== Supplied data
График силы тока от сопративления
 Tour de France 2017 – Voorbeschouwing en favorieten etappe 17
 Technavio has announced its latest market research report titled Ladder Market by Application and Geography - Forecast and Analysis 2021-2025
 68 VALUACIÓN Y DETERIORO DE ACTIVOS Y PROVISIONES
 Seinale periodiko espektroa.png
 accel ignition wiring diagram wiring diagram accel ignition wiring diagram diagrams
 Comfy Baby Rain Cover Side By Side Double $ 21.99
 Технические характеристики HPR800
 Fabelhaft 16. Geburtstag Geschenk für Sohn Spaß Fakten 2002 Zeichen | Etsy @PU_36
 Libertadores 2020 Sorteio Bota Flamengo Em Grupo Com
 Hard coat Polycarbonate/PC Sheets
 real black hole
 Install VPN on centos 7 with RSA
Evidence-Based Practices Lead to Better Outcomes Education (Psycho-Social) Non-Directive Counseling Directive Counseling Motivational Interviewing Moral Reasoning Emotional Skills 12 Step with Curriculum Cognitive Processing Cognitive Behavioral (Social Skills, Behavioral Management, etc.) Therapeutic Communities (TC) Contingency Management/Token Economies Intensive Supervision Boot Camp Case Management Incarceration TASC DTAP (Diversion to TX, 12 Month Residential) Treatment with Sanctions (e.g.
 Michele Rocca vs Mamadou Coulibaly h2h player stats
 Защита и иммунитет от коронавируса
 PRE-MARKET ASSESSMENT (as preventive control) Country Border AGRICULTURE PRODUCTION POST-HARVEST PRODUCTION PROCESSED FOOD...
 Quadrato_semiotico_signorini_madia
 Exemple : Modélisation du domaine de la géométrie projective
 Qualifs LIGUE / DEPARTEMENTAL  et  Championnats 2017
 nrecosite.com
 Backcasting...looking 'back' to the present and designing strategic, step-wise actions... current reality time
====
- [The task]
Return the listing above in full, character for character.

- [Task output]
График силы тока от сопративления
 Tour de France 2017 – Voorbeschouwing en favorieten etappe 17
 Technavio has announced its latest market research report titled Ladder Market by Application and Geography - Forecast and Analysis 2021-2025
 68 VALUACIÓN Y DETERIORO DE ACTIVOS Y PROVISIONES
 Seinale periodiko espektroa.png
 accel ignition wiring diagram wiring diagram accel ignition wiring diagram diagrams
 Comfy Baby Rain Cover Side By Side Double $ 21.99
 Технические характеристики HPR800
 Fabelhaft 16. Geburtstag Geschenk für Sohn Spaß Fakten 2002 Zeichen | Etsy @PU_36
 Libertadores 2020 Sorteio Bota Flamengo Em Grupo Com
 Hard coat Polycarbonate/PC Sheets
 real black hole
 Install VPN on centos 7 with RSA
Evidence-Based Practices Lead to Better Outcomes Education (Psycho-Social) Non-Directive Counseling Directive Counseling Motivational Interviewing Moral Reasoning Emotional Skills 12 Step with Curriculum Cognitive Processing Cognitive Behavioral (Social Skills, Behavioral Management, etc.) Therapeutic Communities (TC) Contingency Management/Token Economies Intensive Supervision Boot Camp Case Management Incarceration TASC DTAP (Diversion to TX, 12 Month Residential) Treatment with Sanctions (e.g.
 Michele Rocca vs Mamadou Coulibaly h2h player stats
 Защита и иммунитет от коронавируса
 PRE-MARKET ASSESSMENT (as preventive control) Country Border AGRICULTURE PRODUCTION POST-HARVEST PRODUCTION PROCESSED FOOD...
 Quadrato_semiotico_signorini_madia
 Exemple : Modélisation du domaine de la géométrie projective
 Qualifs LIGUE / DEPARTEMENTAL  et  Championnats 2017
 nrecosite.com
 Backcasting...looking 'back' to the present and designing strategic, step-wise actions... current reality time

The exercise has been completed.